Two years ago I started going through the menopause and suffered with severe anxiety. I was starting to feel better last year then after my first routine mammogram I was diagnosed with early breast cancer. I had a mastectomy, the cancer hadn't spread to my lymph nodes and I didn't have to have radiotherapy. They had found a small tumour starting to develop but were certain they had removed it.

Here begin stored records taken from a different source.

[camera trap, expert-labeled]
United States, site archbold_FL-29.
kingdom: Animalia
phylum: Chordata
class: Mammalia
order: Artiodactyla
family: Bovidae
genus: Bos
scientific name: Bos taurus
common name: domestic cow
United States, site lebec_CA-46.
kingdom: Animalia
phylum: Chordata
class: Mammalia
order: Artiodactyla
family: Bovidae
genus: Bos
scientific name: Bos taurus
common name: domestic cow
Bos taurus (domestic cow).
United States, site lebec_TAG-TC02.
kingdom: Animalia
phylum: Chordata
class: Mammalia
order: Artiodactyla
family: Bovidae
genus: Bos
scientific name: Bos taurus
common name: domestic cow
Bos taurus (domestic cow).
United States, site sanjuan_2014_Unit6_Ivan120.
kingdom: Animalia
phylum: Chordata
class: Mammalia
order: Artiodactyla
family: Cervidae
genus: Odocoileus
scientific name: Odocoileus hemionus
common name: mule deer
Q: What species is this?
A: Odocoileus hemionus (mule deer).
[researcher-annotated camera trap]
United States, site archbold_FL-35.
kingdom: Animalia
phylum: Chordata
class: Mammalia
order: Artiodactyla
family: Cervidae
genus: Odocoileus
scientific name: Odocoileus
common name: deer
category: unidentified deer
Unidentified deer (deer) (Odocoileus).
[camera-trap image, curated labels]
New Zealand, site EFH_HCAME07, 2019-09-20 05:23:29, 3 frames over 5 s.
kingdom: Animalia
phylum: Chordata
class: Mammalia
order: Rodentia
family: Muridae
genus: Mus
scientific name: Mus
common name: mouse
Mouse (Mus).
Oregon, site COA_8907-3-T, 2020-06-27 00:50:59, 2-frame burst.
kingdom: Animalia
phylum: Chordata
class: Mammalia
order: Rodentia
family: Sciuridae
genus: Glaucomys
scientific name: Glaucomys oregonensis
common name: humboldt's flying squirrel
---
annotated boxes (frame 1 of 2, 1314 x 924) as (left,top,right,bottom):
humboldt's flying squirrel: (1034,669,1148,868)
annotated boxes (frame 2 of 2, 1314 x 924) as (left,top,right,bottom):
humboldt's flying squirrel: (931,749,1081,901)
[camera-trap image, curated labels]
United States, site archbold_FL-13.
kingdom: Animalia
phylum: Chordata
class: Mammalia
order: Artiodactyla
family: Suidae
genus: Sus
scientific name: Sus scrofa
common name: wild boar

I was given Tamoxifen because my cancer was oestrogen receptive. I started taking it last November and by February I had severe anxiety again - in fact I felt exactly as I had two years ago when I started with the menopause. My doctor told me to come off the Tamoxifen for a trial period. I did this 8 weeks ago and started to feel a lot better (still not back to normal but a lot better).
I went for my six month check at the hospital on Monday. I told the registrar about the Tamoxifen. He went off to chat with the consultant then he came back and said "anxiety isn't a side effect of Tamoxifen". That knocked me back a bit because I felt like they weren't taking me seriously. (It was only later I thought Tamoxifen gives you menopausal symptoms and a menopausal symptom for me IS anxiety.) He then said they wanted me to have a blood test to see where I am with the menopause and come back in a few weeks then they would consider a different medication to put me on - or they might put me back on the Tamoxifen! I didn't think it was worth discussing it any more at that appointment so I went for the blood test and I am going back in June.
My dilemma is during my life anything to do with hormones has caused me problems - pmt, post natal depression, the menopause - and I just know that taking any hormone therapy is going to make me feel awful. I feel that I want to refuse any hormone therapy but I am worried about going against their advice and how I would feel if the cancer recurred.
I feel so bad that I want to say that if the hormone therapy is to stop the cancer coming back in the other breast then I would rather have another mastectomy. Then I can be sure it won't come back!
Sorry to go on but I need some help. I have been so weepy and so sorry for myself since my appointment.